*How to complete this task*: Only the lines from the top of the data through the line with "United States, site archbold_FL-30." should be repeated, each exactly as written.
▼
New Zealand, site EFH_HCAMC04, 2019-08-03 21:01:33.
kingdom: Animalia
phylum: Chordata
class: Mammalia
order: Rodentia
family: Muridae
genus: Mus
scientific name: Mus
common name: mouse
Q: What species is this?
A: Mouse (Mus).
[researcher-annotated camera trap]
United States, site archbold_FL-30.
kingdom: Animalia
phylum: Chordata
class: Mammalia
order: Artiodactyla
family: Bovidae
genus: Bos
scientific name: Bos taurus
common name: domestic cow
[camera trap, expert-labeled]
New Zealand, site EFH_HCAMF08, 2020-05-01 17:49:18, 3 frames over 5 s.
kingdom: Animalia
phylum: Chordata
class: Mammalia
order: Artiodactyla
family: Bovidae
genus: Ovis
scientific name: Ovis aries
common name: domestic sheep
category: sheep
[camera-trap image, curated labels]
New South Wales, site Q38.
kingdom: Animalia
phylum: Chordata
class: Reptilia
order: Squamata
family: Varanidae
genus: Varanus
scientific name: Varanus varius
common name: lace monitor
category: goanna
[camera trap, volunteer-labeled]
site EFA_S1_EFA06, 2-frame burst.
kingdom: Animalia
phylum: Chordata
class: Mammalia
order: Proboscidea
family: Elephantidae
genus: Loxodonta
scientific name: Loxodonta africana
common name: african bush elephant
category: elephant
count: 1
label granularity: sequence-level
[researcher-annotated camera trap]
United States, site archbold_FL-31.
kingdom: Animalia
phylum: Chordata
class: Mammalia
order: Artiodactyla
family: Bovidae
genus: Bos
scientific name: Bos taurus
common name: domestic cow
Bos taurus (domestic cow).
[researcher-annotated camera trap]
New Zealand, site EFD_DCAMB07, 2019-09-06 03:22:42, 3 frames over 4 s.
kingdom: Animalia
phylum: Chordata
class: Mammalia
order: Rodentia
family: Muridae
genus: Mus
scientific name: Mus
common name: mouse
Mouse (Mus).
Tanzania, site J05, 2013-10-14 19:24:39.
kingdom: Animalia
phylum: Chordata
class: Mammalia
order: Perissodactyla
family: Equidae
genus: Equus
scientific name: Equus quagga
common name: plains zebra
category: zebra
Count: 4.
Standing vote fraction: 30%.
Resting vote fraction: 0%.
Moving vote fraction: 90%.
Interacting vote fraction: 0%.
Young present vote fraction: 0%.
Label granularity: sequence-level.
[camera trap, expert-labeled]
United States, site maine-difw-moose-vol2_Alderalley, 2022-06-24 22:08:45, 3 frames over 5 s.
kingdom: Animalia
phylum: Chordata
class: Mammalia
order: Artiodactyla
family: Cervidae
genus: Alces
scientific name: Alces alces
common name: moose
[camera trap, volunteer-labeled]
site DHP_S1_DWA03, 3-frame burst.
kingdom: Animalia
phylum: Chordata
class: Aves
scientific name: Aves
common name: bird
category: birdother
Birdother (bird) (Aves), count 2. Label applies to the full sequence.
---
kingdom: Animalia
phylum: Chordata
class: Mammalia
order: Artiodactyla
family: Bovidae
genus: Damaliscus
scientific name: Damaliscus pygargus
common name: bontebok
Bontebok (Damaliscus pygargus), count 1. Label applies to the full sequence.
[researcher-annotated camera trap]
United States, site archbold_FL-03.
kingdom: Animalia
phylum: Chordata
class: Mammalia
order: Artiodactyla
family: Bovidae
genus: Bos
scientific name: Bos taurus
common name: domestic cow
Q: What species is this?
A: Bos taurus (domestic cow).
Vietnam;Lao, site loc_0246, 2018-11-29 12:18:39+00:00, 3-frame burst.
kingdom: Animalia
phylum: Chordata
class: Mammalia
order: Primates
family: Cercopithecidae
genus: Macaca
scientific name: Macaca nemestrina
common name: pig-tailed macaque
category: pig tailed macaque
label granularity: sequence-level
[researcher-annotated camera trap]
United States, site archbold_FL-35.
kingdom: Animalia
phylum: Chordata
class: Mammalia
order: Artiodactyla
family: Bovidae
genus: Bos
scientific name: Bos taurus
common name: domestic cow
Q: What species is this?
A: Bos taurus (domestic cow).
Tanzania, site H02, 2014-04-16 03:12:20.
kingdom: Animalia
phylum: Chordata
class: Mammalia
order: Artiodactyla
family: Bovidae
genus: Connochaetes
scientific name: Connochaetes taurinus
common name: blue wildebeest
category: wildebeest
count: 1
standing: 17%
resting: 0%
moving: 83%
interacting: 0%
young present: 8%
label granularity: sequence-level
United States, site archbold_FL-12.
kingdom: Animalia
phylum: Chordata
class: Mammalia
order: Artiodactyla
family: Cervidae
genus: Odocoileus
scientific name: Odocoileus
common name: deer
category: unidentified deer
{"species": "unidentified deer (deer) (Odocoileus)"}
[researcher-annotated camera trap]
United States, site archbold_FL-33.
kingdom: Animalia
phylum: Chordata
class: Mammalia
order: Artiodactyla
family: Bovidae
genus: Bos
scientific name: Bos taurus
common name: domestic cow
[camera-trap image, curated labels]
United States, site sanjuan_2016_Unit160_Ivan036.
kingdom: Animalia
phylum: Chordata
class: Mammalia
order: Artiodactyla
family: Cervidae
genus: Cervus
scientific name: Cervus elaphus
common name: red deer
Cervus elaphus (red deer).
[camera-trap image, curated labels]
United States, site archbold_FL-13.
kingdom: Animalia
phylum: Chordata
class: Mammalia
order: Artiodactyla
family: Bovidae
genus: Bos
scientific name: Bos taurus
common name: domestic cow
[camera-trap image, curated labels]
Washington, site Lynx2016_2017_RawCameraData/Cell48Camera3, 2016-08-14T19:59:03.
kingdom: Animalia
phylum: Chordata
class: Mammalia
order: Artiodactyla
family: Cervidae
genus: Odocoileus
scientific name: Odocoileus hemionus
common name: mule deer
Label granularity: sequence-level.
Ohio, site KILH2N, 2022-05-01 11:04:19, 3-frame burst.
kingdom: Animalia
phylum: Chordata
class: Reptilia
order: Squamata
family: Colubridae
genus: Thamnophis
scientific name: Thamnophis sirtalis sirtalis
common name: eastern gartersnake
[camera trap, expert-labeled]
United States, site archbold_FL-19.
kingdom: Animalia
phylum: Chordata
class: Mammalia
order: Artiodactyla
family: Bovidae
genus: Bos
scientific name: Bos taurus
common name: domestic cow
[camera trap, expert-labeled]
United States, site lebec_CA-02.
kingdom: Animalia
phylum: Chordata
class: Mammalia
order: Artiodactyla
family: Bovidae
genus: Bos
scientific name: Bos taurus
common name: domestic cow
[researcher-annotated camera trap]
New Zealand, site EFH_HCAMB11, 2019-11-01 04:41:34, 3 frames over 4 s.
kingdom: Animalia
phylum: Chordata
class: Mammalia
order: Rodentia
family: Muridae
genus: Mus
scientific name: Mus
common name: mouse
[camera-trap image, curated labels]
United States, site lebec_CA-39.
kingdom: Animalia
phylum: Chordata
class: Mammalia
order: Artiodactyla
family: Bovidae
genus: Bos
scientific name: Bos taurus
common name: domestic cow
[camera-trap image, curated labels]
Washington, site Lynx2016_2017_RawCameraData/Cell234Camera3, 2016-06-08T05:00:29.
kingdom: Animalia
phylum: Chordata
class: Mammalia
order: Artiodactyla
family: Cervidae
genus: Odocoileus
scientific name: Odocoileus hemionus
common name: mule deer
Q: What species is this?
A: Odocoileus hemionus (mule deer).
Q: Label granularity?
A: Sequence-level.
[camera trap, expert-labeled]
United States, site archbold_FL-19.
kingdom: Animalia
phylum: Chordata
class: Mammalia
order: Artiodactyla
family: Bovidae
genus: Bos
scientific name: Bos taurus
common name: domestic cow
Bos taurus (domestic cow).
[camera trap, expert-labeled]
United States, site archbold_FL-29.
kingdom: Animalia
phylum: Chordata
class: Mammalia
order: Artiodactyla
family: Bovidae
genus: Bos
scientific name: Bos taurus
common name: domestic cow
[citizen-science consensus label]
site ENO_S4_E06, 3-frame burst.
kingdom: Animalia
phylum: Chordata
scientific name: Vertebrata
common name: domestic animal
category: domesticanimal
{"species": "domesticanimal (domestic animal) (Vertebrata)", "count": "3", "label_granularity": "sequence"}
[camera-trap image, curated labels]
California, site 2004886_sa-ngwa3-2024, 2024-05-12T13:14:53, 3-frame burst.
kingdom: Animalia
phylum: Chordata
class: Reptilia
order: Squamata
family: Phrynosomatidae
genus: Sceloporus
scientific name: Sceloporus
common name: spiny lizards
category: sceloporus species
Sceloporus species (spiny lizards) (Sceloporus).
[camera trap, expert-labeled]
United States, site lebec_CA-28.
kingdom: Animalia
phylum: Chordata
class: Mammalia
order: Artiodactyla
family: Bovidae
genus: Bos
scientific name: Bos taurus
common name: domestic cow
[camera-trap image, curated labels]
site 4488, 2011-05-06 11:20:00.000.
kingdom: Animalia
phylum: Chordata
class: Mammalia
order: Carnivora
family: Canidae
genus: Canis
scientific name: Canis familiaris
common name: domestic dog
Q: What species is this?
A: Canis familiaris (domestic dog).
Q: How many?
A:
▲
*Your solution*:
New Zealand, site EFH_HCAMC04, 2019-08-03 21:01:33.
kingdom: Animalia
phylum: Chordata
class: Mammalia
order: Rodentia
family: Muridae
genus: Mus
scientific name: Mus
common name: mouse
Q: What species is this?
A: Mouse (Mus).
[researcher-annotated camera trap]
United States, site archbold_FL-30.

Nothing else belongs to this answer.